Soft laughter. Suzan was glad her men were in good spirits – what she saw through her magnoculars would make a morose squad suicidal.

The orbital cover the super-heavies had so recently benefited from was gone. Though the Navy battleship Hades’ Gate had destroyed the two Chaos cruisers systematically picking off the huge tanks from space, she herself was now under heavy assault from three Repulsive Class grand cruisers. But the attackers’ primary mission was quickly revealed not to be harrying the battleship. Each had launched two mega-carriers. Five made planet-fall, the sixth falling victim to the only battery Hades’ Gate could spare.

The carriers had returned during the night; and now, as sunlight burned through the morning mists, their cargo was revealed through Suzan’s shaking magnoculars.

Four Lucius Pattern– and a single Mars Alpha Pattern Warhound Titans.

‘Holy Emperor save thy children,’ she prayed.

Hulking and hunched, Suzan couldn’t believe these canine-headed, thirty-five meter high monstrosities were actually classed as scouts. The Lucius’ were standard examples of type, each toting fearsome Vulcan mega bolters and inferno guns; their carapace, groin- and shin-guards festering with Chaos runes and symbols. Techs swarmed them in readiness for their surely unstoppable march upon the Imperial forces.

The Mars Alpha Pattern was different – it was decrepit. Adamantium, the strongest metal known to man, wasn’t supposed to rust, but some unguessable process had induced an all-pervasive oxidisation on this monster. There wasn’t even enough unrotted surface area for arcane eye- and spirit-offending symbols. The Warhound appeared brittle, parchment-thin. Only its heavy plasma gun and turbo-laser looked solid, though even these bore patches of mustard and ginger.

A ubiquitously rusted iron chain and plate gave the Titan’s name as My Corrosion.

How was structural integrity maintained? A few mortar rounds would obliterate it! But there was something more, wasn’t there? A palpable force detectable even at this remove held the Titan together – a sinister binding that would withstand plasma blastgun volleys without void shielding. Further, no techs ministered My Corrosion. Instead a dozen Chaos priests were ranged before it, waving guisarmes that left peculiar heat-distortions in their wake. On the ground in front of each of them was the bound, convulsing body of a man.

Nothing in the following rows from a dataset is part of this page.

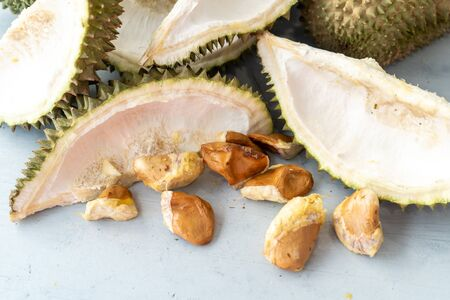 Leftover durian, shells and seeds on table.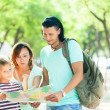 Couple with teenage child traveling together — Stock Photo #38694103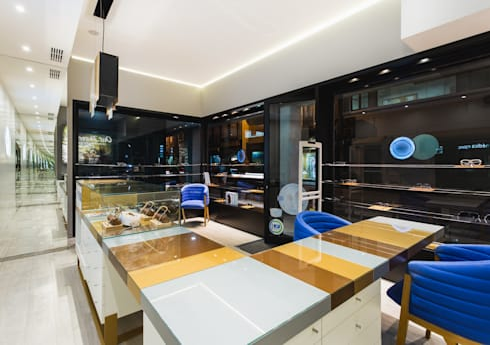 OMR_SM_6: Lojas e espaços comerciais  por XYZ Arquitectos Associados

My Corrosion required sacrifice to awaken. In spite of appearances, Suzan knew she was looking at the true strength of the enemy’s force.

Thud! The bunker shook. Weapons leant against the walls clattered to the floor. The magnaculars jarred painfully against Suzan’s forehead. Thud-thud-thud! Her men quietly cursed. Something about spilt amasec.

Suzan smiled, wondering if there was one such as her on the other side of the plain, gazing through shaking magnoculars at the just-revealed true strength of her force.


Suzan awoke, frowning at the sharp stink from Prince Epps’ furs and pondering her dream. It was one she had experienced many times before, but now it held a new resonance. It would not have been long after those events, distant centuries ago, that the unpredicted arrival of a warp storm initiated the panicked Abandonment.

The storm now over.

It was the fifth morning since the revelation. Though the bridge had returned to its usual calm, a feeling of imminence nevertheless remained. Suzan’s world was no longer quarantined. Change was coming.

Though there had been more immediate concerns.

Suzan had been without food, her dilemma being that if she left Big Man she didn’t doubt Prince Epps would capture her. Primitive superstitions kept him from immediately reclaiming the bridge, but if she strayed outside the Titan’s perceived protection he would consider her defenceless. Still, Big Man’s bridge was the position of power in Town, and she occupied it. No matter what story Prince Epps might concoct, it nevertheless remained a fact that a teenage girl was where he was supposed to be. How would the Families react to that?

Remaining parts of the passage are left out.